My first impressions of UV light and its mechanics diverge a little -- as far as I'm aware, UV light does not have mutation-promoting effects, but outright destructive effects on DNA and various molecules, especially long polymers. The various components of UV cause sun-bleaching and direct-light wear. It might be more difficult expressing genetic damage without an intracellular metabolism, but I propose UV light:
- Wanes with distance from the surface of the water (if such an option is enabled). This lowers the probability of damage occurring.
- Does not promote mutation nor does it outright kill every cell- rather, it has a chance to "sever" inheritance, preventing a cell from making an adhesin connection when it splits or erasing its descendant modes, forcing one or both of its successor cells to be the same mode as their parent. It means cells can still survive in the presence of UV even without protection, but will be forced to remain fairly simple if not uni-cellular.

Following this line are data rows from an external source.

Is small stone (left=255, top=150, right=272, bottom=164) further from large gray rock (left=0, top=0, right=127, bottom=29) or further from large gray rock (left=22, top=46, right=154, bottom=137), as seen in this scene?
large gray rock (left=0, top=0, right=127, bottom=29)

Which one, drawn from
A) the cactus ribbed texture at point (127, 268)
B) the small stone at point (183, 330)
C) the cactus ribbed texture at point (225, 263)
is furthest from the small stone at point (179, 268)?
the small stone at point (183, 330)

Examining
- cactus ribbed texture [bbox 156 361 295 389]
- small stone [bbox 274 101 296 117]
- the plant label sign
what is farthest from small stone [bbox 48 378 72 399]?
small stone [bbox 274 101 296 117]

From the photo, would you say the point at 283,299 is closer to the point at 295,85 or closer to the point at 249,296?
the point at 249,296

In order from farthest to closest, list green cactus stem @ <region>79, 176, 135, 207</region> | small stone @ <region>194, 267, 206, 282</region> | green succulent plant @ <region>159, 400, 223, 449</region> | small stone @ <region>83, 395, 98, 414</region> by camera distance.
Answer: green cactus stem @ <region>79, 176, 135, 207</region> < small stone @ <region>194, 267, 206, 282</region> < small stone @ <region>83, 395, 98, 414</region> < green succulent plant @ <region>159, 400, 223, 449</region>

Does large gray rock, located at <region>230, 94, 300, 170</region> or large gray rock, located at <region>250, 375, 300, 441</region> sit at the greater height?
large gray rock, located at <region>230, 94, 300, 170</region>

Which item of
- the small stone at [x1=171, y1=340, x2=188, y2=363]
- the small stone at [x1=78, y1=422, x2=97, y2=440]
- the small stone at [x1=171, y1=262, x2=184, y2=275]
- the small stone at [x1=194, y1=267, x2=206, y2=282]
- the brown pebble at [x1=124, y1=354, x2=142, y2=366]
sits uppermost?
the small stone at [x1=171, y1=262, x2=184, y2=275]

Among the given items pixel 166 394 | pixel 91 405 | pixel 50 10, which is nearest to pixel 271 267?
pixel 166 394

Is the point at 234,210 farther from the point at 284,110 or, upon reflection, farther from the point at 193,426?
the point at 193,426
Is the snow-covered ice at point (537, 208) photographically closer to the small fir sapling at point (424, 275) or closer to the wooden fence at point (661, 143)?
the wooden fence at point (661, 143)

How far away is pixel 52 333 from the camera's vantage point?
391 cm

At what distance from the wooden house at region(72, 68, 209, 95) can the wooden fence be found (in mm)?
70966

- As an abstraction of the cell's effort to repair genetic damage, direct UV exposure consumes additional energy. Alternatively, UV light exposure slows down the spread of signals, nutrients, nitrogen, etc. across adhesin bonds.
- Further, melanin cells should allow light into adjacent or connected cells whilst blocking UV, to advantage melanin-protected photocytes while also simulating a form of foliage competition.
- As a bonus, UV light could bleach the cell's actual colors over time, gradually inching them towards a white color.
Oh, and one mode suggestion for the road: (Hemo)Lymph node.
A glandular cell that secretes resource-transporting hemolymph in its front-facing direction. The hemolymph travels along adjacent cells –- not through adhesin connections, but parallel to them, as if adhering to the cell walls themselves –- Every lymph node produces a set "volume" of hemolymph, advantaging cellular arrangements with closer adhesin connections where the hemolymph may flow- but not where cells outright touch; the distance between adhesin connections is what determines the "range" of the hemolymph flow. The lymph node "pushes" nutrients and signals out to all cells it touches with its hemolymph, including other lymph nodes, though it may be set to only produce hemolymph which conducts one or the other- giving potential for separated vascular/neural systems. (A bidirectional flow of resources would probably be less interesting than a one-way flow, as determined by the lymph node and its connections.)
The inspiration for the lymph node, or equivalent, is that of a primitive internal body cavity and a shared vascular system, as is present in all organisms more complex than multi-cellular colonies. It'd be a fairly important distinction, especially when melanin and other dermal cells are concerned, but it'd shine most in the case of additional resources being implemented (cellular waste, toxins, cellular products, and others.)